Small businesses that have struggled with group health insurance costs and participation requirements have utilized the HRA approach to offer employee benefits. Many of these small businesses are in industries or locations with lower compensated employees who qualify for Medicaid or under the Affordable Care Act qualify for subsidized health insurance (premium tax credits).  This has created a tax advantage for both the employer and individual regarding individual health insurance.

The Government has now changed the regulations for HRA’s in conjunction with Individual health insurance reimbursements. If an employee participates in a company-sponsored HRA, they can no longer receive premium tax credits.  This will negatively impact a lot of Hoosier that are not aware of these new regulations resulting in the paying back of all the premium tax credit one receives.

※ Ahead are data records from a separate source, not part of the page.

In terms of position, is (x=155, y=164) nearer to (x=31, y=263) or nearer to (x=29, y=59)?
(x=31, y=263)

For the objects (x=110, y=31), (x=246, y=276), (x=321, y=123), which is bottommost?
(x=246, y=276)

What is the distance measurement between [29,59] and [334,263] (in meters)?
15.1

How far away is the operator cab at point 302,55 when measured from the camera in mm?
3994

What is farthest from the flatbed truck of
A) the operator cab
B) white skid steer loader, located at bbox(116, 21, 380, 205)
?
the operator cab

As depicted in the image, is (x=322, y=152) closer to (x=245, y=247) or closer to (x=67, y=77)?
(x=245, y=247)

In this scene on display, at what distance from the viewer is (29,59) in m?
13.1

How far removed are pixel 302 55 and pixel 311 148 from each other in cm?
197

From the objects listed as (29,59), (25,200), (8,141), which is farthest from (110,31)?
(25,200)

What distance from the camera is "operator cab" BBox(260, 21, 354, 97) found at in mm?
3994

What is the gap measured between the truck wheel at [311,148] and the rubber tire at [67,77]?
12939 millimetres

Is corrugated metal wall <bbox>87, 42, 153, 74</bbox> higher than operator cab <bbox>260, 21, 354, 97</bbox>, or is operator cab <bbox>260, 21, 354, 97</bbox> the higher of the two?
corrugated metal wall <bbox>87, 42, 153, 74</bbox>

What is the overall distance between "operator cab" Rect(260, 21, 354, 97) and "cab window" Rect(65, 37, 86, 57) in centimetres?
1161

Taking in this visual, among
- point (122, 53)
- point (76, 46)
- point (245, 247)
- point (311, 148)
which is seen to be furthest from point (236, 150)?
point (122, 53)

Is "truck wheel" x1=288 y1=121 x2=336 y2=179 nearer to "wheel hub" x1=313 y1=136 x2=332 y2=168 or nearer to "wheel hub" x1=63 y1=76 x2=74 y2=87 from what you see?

Here is an example of what is going to happen.  An employee of Company X works for a company that provides $400 a month in an HRA benefit. The employee has a family of 5 with a household income of $80,000, which qualifies them for a tax credit/premiums assistance of $1,053 a month.  The plan they choose on the marketplace costs $1,549 a month. Subtract the $1,053 tax credit, $400 HRA benefit- Now, the employee’s health plan for their entire family costs $96 a month.  Great deal!

Now when that employee goes to filer their taxes, they will be required to pay the tax credit back. $12,636 This will create severe hardships for families that will not be aware of the new rules.  Most employers offering the HRA do not have time to stay compliant on new rules and regulations, so they will not know, which leads to a massive surprise to the employees and employers.

For 2021, employers may want to reconsider offering an HRA if they suspect their employees will qualify for subsidized premiums on the exchanges.